We discussed these dangers and concerns at length with Dr. Sarah and are following her advice- with a couple of adjustments. Dr. Sarah has suggested we pull Eden from her mother and tube feed her for the next 8 weeks or so. Tube feeding each meal will completely by-pass her cleft palette and reduce the risk of pneumonia. She gave us injections of Nuflor antibiotic to treat Eden over the next 3 days. Dr. Sarah thinks its worth waiting to see if there are any changes to the palette as she gets some size and weight on her. It is possible to have repair surgery done when she is a little older. Surgery comes with its own risks to weigh. Dr. Sarah offered to call in a consult because though she has performed the tricky surgery on other animals, there is a huge chance of infection and the surgery itself is tricky.

Birgitta's Family 2020
So, we are taking her advice and tube feeding her to supplement her diet. The change that we are making is this: pulling Eden from her family. Eden is 17 days old. That means that she has been dealing with and figuring out a way to eat enough milk to be an active- if not bouncy- goat kid. She climbs with her brother on top of crates and through pens. It is a risk to allow her to remain with her family. We think the risk of pulling her outweighs it. Separating her from her family means that she will be raised alone for months. She won't forge the bonds she needs to be part of her herd, an outcast that may always be bullied.

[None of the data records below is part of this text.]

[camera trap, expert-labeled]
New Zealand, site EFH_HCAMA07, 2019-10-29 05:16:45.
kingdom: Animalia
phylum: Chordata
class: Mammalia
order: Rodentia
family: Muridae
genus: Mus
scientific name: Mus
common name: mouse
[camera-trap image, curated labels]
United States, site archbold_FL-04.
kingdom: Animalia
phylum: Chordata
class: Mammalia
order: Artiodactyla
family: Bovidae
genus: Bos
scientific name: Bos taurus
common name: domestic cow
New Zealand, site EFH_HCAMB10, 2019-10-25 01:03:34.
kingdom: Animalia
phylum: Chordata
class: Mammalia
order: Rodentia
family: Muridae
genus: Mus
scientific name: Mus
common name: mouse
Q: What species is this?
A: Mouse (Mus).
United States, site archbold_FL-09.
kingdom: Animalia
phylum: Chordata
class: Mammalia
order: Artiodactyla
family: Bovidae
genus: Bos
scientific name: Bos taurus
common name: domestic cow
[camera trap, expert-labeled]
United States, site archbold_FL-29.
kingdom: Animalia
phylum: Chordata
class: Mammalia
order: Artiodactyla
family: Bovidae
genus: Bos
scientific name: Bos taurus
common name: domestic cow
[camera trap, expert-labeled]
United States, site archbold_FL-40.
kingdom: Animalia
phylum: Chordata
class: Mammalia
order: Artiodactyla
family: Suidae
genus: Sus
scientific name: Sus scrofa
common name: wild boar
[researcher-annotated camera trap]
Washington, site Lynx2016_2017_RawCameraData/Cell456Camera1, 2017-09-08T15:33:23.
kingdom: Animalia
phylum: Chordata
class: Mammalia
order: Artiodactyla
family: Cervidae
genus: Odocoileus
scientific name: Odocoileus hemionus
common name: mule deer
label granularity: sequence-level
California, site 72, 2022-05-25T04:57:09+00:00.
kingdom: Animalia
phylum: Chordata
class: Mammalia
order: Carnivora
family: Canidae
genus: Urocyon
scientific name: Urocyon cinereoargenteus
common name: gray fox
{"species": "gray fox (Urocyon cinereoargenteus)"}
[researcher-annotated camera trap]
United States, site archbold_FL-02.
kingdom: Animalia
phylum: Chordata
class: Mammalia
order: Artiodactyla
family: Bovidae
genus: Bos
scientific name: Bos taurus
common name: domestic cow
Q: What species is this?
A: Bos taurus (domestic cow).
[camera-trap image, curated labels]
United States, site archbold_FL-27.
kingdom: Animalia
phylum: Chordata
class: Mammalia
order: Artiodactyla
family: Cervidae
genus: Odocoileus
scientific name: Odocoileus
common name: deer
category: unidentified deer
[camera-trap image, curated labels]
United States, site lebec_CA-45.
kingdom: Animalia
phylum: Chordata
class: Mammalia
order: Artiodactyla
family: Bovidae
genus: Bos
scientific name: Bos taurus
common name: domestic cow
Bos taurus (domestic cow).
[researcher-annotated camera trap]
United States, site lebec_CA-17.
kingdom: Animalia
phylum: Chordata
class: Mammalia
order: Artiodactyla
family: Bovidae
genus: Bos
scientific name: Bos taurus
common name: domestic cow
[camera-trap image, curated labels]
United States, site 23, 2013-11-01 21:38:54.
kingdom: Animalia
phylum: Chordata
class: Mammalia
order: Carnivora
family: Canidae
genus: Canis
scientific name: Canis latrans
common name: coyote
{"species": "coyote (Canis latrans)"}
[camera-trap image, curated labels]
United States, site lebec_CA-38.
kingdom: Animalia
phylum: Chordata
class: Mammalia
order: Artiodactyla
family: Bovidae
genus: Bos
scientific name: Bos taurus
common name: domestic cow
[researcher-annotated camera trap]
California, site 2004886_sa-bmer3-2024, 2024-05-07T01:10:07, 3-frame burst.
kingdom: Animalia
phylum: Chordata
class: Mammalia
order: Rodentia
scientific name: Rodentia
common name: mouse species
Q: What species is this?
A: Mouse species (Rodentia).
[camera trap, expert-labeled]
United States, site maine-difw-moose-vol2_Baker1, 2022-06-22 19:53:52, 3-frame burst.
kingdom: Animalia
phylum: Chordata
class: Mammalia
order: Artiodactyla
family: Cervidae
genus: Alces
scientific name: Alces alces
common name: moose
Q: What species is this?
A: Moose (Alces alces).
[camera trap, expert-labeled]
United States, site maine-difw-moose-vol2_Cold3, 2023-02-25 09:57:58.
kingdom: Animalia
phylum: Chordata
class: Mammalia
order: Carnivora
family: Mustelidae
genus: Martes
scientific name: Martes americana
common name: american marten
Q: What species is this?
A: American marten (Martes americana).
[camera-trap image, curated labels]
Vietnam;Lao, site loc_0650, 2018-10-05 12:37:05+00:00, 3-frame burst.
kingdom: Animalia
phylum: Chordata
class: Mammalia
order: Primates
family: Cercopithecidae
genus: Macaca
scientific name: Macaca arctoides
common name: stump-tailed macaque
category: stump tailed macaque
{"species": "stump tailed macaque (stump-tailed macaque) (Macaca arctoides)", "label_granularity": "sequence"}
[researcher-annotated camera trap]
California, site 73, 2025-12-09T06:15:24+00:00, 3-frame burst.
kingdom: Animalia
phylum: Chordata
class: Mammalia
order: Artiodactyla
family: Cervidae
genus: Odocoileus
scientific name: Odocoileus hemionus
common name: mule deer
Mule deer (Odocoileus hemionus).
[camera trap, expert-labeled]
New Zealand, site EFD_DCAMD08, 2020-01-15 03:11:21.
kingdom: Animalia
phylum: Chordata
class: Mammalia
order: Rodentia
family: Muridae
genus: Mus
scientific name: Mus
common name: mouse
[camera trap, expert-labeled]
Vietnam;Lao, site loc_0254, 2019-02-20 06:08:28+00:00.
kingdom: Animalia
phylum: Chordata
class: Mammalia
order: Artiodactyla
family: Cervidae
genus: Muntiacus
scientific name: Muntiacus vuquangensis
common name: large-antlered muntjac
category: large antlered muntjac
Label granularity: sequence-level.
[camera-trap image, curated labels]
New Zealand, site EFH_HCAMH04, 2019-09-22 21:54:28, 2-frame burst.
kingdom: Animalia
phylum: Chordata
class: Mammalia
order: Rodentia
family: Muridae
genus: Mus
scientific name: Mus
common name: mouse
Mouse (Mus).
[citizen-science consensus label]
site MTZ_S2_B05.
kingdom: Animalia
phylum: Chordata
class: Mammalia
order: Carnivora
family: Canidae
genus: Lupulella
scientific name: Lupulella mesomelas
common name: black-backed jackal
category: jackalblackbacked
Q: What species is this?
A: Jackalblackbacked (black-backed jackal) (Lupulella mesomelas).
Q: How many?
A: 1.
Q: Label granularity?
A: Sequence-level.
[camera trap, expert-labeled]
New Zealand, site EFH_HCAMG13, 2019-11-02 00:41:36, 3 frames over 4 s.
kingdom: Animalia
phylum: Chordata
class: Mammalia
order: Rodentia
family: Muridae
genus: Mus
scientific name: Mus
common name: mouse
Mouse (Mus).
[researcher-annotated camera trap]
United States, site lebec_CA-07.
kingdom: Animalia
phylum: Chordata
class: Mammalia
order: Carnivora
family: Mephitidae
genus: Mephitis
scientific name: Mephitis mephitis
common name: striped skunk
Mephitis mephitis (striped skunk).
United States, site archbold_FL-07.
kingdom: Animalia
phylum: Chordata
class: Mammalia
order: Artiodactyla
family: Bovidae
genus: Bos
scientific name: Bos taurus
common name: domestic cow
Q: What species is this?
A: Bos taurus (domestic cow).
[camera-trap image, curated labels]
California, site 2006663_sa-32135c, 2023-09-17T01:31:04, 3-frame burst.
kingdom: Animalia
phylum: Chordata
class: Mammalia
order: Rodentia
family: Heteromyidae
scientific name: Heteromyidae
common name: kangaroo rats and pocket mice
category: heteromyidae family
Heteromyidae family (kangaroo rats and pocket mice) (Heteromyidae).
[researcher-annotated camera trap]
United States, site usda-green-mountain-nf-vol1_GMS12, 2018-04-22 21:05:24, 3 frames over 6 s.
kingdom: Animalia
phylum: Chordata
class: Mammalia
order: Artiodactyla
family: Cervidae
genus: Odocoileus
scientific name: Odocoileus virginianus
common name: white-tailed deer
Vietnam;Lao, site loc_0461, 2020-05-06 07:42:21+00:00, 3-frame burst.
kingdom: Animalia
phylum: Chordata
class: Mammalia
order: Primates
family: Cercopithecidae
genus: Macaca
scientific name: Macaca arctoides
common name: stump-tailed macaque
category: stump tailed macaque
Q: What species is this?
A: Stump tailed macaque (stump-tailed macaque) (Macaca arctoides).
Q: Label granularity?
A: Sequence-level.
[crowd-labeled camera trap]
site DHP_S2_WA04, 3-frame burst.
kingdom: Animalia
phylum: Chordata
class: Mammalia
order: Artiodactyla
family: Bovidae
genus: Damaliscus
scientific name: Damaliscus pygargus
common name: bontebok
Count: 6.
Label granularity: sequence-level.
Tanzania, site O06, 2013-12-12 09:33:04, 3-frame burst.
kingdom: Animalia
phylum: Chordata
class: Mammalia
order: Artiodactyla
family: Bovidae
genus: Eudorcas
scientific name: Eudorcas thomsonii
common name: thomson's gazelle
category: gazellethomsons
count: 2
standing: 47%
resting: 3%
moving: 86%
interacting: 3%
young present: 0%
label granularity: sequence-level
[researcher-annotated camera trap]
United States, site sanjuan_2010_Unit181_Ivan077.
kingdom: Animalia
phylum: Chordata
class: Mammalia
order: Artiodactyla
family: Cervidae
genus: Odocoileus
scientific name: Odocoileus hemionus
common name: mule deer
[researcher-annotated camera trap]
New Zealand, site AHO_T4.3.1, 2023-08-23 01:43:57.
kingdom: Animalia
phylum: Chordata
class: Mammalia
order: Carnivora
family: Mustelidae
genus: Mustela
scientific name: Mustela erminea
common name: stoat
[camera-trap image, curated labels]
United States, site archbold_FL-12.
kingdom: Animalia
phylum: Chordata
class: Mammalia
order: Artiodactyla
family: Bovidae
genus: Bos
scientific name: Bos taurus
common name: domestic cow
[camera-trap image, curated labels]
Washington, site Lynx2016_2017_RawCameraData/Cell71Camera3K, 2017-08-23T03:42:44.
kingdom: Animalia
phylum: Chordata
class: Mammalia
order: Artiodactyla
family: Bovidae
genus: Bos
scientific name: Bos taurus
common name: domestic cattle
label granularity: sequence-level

The loneliness of separation can cause depression and for her to give up the will to live that she has been demonstrating. We believe in her. She has found a way to function for this long, we are hopeful that with support, she will continue on that path.

But, she may not. It isn't an easy path ahead. She's having some trouble with congestion tonight. We'll be monitoring her closely, but the reality is- there isn't a whole lot more we can do tonight. She has been given the antibiotic to help her lungs. She's had a dose of the steroid Dexamethasone to help open her airways. She's been tube fed. She is warm, dry, and surrounded by love.